Microsoft's Xbox division is preparing significant layoffs and budget cuts after the close of the fiscal year on June 30, as new Chief Executive Officer Asha Sharma confronts a hardware component crisis that has pushed storage costs five times higher than two years ago.
"Over the past five years, we have spent over $20 billion on ongoing investments in our content, platform, and hardware subsidy, but our annual revenue has declined nearly half a billion during that time," Sharma wrote in a memo to staff that was later published on the Xbox blog. "Going forward, this cannot continue."
The gaming unit will end the fiscal year with an accountability margin of about 3%, down year-over-year, according to the memo co-signed by Xbox executive vice president Matt Booty. Bloomberg reported Wednesday that the layoffs would be "major," citing people familiar with the company's strategy, with significant cuts also expected in marketing and other areas. The reductions would mark the first major restructuring under Sharma, who took over as Xbox CEO in February.
Sharma outlined a severe supply-chain challenge that threatens the company's next-generation console, codenamed Helix, which is targeting a 2027 holiday release. When she joined in February, the price Microsoft paid for console storage components was already more than double what it paid last fall. Those costs have since doubled again, and the company expects another significant increase before the 2027 holiday season, pushing prices to more than five times the level of two years ago. Memory costs have followed a similar trajectory.
"We are currently unable to make as many consoles as players want to buy, and we need a new business model and partnerships for hardware," Sharma said in the memo.
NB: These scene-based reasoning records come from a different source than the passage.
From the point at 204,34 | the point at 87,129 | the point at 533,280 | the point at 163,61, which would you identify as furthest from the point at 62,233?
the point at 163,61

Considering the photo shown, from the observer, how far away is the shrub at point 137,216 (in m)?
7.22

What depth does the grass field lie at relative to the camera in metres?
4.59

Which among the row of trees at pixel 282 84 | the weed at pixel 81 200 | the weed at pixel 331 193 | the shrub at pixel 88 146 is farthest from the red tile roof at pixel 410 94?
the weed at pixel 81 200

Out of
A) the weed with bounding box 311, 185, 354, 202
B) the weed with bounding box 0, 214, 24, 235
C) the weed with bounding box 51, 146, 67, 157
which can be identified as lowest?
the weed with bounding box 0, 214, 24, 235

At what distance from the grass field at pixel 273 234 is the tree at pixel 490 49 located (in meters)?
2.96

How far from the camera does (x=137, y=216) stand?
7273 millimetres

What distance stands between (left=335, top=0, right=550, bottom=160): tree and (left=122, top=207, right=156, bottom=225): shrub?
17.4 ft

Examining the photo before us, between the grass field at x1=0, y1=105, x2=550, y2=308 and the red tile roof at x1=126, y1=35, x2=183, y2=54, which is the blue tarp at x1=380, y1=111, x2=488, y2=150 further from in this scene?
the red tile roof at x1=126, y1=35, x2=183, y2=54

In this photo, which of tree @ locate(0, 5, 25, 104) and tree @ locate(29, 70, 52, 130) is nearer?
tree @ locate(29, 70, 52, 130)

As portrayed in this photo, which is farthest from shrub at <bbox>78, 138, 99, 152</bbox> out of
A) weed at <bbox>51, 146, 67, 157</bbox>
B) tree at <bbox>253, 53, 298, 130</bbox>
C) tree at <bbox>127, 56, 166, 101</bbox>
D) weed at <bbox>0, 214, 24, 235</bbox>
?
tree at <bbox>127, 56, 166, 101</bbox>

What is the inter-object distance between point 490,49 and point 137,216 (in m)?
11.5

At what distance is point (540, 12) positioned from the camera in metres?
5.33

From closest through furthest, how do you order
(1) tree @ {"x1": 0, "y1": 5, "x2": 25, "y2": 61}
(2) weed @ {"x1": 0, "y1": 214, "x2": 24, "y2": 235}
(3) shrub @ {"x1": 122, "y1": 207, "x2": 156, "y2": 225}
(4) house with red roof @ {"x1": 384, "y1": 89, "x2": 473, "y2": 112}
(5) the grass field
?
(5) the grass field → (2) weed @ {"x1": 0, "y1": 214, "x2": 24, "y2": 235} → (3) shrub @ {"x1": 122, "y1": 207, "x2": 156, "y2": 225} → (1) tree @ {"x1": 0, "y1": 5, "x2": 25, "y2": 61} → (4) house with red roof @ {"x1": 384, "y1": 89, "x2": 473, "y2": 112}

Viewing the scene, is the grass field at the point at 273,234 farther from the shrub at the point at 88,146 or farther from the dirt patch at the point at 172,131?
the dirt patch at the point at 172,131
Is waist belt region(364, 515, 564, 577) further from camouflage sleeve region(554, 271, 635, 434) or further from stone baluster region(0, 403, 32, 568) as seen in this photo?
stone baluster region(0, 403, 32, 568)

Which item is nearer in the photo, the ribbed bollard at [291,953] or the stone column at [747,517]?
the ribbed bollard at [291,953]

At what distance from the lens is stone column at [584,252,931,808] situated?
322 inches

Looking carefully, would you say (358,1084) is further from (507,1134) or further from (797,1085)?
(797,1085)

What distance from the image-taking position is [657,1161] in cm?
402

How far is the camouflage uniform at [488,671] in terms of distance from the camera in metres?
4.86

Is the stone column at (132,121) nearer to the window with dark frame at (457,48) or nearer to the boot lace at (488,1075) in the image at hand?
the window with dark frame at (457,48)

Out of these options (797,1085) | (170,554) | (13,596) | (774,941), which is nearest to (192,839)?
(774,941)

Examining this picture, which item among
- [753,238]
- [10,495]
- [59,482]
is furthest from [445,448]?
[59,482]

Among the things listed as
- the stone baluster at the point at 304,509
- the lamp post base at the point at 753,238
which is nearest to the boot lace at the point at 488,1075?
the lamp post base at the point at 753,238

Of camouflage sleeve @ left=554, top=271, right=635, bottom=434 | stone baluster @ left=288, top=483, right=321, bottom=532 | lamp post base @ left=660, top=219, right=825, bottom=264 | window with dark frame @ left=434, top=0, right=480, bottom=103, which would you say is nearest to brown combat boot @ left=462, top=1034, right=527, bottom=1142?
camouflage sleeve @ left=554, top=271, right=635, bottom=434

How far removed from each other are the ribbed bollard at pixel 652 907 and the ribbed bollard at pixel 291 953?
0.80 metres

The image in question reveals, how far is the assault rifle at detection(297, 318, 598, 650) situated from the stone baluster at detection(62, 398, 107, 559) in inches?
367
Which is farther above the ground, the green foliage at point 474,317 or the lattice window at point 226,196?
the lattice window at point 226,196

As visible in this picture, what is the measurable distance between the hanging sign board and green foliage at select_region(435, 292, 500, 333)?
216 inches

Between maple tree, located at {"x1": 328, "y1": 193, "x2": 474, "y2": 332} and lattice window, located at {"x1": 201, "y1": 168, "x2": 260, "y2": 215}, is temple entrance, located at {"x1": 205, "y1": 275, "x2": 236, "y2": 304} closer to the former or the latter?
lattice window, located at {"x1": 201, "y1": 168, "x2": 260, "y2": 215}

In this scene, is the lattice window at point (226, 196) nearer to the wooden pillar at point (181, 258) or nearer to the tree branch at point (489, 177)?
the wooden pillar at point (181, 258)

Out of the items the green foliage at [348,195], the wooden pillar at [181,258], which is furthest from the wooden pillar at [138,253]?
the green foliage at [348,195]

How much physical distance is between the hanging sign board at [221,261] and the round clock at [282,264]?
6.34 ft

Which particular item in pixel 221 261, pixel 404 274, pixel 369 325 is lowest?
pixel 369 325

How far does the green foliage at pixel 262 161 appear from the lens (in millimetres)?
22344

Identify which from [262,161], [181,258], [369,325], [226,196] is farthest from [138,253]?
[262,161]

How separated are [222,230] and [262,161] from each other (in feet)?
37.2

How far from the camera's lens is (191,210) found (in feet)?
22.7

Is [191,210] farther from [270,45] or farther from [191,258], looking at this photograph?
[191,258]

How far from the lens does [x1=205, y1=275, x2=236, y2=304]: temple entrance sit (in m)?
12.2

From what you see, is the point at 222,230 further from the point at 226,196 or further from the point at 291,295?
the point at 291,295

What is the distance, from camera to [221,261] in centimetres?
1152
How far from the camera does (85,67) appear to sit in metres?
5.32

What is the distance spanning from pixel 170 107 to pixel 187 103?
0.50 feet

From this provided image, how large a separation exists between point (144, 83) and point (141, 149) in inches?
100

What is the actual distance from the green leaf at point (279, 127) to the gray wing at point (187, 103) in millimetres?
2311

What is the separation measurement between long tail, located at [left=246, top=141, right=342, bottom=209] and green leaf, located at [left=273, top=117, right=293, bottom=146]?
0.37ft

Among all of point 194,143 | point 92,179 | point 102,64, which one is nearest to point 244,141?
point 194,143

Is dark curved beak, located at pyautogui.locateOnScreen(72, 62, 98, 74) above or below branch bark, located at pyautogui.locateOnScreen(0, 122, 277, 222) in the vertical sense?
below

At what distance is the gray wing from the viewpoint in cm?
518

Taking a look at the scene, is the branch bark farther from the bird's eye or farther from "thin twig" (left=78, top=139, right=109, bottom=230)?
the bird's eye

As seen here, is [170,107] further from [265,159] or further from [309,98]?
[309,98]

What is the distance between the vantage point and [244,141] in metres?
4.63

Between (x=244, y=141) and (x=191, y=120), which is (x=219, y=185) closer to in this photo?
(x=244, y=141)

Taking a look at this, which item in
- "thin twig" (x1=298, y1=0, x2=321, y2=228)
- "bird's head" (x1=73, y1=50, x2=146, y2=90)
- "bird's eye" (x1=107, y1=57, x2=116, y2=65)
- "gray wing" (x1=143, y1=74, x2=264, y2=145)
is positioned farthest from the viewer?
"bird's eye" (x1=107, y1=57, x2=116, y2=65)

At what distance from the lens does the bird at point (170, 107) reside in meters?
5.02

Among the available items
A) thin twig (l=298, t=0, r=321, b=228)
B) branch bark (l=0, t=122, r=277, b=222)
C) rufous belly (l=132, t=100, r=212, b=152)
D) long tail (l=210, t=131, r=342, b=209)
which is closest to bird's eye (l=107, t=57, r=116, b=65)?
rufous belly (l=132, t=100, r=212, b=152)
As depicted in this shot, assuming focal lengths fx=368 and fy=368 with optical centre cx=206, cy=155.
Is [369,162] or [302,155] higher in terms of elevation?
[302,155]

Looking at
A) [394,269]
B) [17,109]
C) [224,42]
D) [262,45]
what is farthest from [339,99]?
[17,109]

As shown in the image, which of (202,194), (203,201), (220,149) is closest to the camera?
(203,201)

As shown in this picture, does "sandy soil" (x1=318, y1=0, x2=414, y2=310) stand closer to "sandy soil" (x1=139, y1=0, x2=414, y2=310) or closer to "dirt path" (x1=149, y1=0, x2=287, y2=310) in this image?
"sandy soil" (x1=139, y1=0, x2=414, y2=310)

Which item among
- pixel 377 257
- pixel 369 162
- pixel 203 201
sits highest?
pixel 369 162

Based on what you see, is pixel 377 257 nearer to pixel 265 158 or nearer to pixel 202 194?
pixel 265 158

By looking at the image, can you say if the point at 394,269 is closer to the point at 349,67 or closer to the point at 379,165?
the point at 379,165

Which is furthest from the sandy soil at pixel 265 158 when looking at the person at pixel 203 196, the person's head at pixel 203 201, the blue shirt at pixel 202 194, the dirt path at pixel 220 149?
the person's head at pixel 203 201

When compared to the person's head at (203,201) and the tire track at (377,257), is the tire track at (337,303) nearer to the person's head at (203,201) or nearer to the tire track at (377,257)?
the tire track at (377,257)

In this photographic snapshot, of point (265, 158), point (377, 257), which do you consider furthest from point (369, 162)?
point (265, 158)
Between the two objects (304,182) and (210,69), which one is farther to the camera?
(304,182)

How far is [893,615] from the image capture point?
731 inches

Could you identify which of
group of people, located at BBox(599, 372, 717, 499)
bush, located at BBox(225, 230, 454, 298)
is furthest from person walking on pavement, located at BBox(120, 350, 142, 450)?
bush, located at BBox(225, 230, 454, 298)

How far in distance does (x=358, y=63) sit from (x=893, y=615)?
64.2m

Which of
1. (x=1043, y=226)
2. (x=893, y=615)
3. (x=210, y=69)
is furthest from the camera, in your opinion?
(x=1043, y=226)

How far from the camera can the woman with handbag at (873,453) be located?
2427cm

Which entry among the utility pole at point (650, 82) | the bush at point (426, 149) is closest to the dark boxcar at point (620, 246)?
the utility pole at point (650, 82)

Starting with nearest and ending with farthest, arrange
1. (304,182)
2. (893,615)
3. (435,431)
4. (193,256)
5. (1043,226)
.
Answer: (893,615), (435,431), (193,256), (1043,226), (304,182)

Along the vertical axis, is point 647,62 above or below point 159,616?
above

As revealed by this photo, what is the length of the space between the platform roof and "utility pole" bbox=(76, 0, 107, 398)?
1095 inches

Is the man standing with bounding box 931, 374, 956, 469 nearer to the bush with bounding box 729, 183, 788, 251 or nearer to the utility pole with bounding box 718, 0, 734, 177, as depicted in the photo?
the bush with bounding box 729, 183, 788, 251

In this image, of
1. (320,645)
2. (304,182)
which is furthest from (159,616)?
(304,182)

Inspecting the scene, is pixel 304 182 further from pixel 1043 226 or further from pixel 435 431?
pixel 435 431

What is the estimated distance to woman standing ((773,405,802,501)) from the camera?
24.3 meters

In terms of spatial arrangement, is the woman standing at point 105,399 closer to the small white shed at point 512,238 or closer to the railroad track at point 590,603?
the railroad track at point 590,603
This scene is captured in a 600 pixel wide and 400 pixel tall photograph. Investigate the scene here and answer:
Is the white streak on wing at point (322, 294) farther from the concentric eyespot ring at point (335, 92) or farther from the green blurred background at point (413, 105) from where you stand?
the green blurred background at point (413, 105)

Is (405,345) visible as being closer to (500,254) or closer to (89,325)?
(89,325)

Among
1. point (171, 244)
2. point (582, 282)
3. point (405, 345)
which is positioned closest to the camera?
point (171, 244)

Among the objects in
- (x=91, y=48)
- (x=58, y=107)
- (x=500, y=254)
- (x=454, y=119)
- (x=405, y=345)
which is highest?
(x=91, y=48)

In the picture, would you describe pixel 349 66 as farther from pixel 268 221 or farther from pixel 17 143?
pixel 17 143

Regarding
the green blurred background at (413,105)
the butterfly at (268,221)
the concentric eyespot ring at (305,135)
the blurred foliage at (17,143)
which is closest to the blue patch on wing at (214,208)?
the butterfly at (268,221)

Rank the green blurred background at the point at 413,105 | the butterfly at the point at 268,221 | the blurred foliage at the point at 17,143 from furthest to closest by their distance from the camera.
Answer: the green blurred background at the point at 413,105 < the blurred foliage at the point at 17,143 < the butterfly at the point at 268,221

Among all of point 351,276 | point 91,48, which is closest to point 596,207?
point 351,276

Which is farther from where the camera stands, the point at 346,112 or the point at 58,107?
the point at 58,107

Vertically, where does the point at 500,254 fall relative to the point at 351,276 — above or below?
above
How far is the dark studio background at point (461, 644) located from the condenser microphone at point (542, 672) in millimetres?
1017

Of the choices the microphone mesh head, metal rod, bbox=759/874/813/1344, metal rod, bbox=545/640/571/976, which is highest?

In a separate interview with Fortune, she acknowledged that "it will be hard to imagine that mass audiences can afford thousands of dollars to spend on a console generation."
The component crisis is partly driven by the same AI data center buildout that has benefited Microsoft's cloud business. As the company pours capital into Nvidia Corp. GPUs and its own AI infrastructure, demand for high-bandwidth memory and storage has tightened supply across the electronics industry, raising costs for consumer hardware divisions like Xbox.
Microsoft shares fell Thursday on the layoff news, paring some of the gains driven by investor enthusiasm for the company's artificial intelligence strategy. The stock has been supported by expectations that AI services will drive revenue growth across Azure, GitHub Copilot, and Microsoft 365, but the Xbox restructuring highlights the uneven performance of the company's sprawling portfolio.
The layoffs would add to a grim tally at Microsoft, which has cut roughly 40,000 jobs since early 2023 across multiple divisions. The Xbox unit alone has been hit repeatedly: 1,900 cuts in January 2024 after the Activision Blizzard acquisition closed, about 650 in September 2024, and 9,000 company-wide in July 2025 that included Xbox. The new round is expected shortly after the fiscal year ends June 30, with Giant Bomb reporting that about 1,000 employees may be affected.
Sharma has already made several strategic pivots since taking over. She partially reversed last October's sharp hike to Game Pass subscription prices, a move that Xbox chief strategy officer Matthew Ball said cost the company millions of subscribers. She also announced that Xbox would sunset all Copilot AI features on mobile and stop developing them for the console, earning goodwill from gamers who had criticized the AI push.
On the content front, Microsoft is walking back its multi-platform strategy. The company confirmed that Gears of War: E-Day, launching in October, and Clockwork Revolution, due in 2027, will remain console-exclusive to Xbox indefinitely, despite reports that a completed PlayStation 5 version of E-Day was ready to ship. Live-service titles such as Call of Duty will continue to support PlayStation and Nintendo consoles, while single-player games will be evaluated case by case.
The challenges at Xbox mirror broader industry headwinds. Ubisoft Entertainment SA is expected to announce about 380 job cuts at its Belgrade and Winnipeg studios, with the Belgrade office refocusing solely on the Rainbow Six franchise. The broader console market faces a structural question that Sharma articulated directly: if next-generation hardware costs spiral beyond what mass-market consumers can afford, the traditional console business model may need to be reinvented.
Microsoft trades at about 30 times forward earnings, a premium that reflects its AI growth story rather than its gaming business. The Xbox restructuring, while painful in the near term, could be read as a necessary reset — but only if Sharma's new business models for hardware and content can reverse the revenue decline that has persisted despite $20 billion in investment.
This article is for informational purposes only and does not constitute investment advice.